🤖 AI Summary
This work addresses the challenge of implicitly inferring user goals from multimodal contextual signals—vision, audio, digital sensor data, and long-term memory—to reduce wearable assistive agents’ reliance on explicit user interaction.
Method: We introduce WAGIBench, the first benchmark for goal inference in wearable agent settings, comprising 29 hours of real-world first-person multimodal data. We propose a vision-language model (VLM)-based multimodal goal inference framework and conduct ablation studies to quantify each modality’s contribution. Evaluation includes multiple-choice accuracy and generative relevance scoring.

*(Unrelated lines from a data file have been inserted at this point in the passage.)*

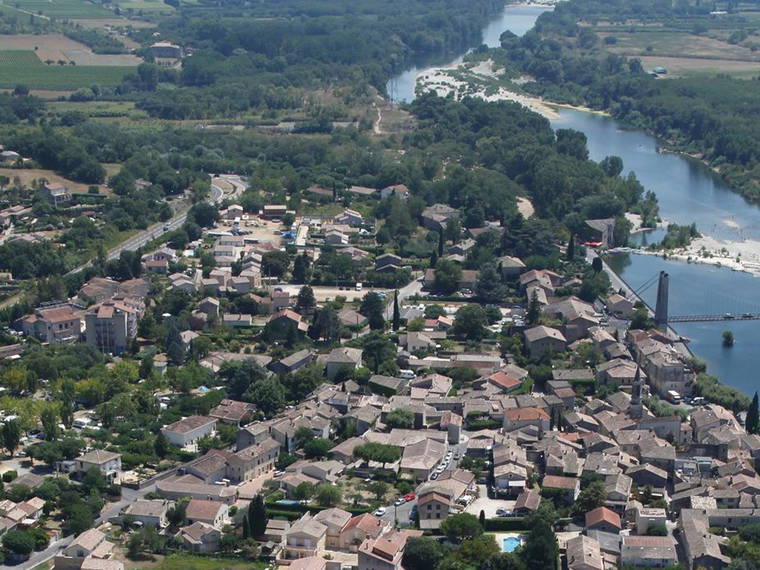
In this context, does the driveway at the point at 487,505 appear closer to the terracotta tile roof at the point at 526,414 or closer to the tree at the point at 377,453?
the tree at the point at 377,453

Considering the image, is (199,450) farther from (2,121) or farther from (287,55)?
(287,55)

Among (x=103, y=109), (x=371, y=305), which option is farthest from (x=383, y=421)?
(x=103, y=109)

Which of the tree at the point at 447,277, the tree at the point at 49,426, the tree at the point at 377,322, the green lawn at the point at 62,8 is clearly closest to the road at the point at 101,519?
the tree at the point at 49,426

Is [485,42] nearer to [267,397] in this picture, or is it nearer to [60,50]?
[60,50]

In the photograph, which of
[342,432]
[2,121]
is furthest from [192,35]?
[342,432]

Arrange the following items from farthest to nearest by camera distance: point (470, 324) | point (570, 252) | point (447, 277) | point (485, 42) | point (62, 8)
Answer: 1. point (62, 8)
2. point (485, 42)
3. point (570, 252)
4. point (447, 277)
5. point (470, 324)

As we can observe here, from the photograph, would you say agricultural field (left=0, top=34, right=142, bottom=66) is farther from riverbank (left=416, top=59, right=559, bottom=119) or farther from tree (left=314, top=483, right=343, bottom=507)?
tree (left=314, top=483, right=343, bottom=507)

Results: Human performance achieves 93% accuracy on the multiple-choice task, while the state-of-the-art (SOTA) model attains only 84%; in generative evaluation, SOTA models produce semantically relevant goals for just 55% of instances. Our core contributions are: (1) establishing the first wearable-specific goal inference benchmark; (2) revealing a substantial human–machine gap in implicit intention understanding; and (3) proposing a new paradigm and evaluation standard for interaction-free, embodied goal perception.
📝 Abstract
There has been a surge of interest in assistive wearable agents: agents embodied in wearable form factors (e.g., smart glasses) who take assistive actions toward a user's goal/query (e.g. "Where did I leave my keys?"). In this work, we consider the important complementary problem of inferring that goal from multi-modal contextual observations. Solving this "goal inference" problem holds the promise of eliminating the effort needed to interact with such an agent. This work focuses on creating WAGIBench, a strong benchmark to measure progress in solving this problem using vision-language models (VLMs). Given the limited prior work in this area, we collected a novel dataset comprising 29 hours of multimodal data from 348 participants across 3,477 recordings, featuring ground-truth goals alongside accompanying visual, audio, digital, and longitudinal contextual observations. We validate that human performance exceeds model performance, achieving 93% multiple-choice accuracy compared with 84% for the best-performing VLM. Generative benchmark results that evaluate several families of modern vision-language models show that larger models perform significantly better on the task, yet remain far from practical usefulness, as they produce relevant goals only 55% of the time. Through a modality ablation, we show that models benefit from extra information in relevant modalities with minimal performance degradation from irrelevant modalities.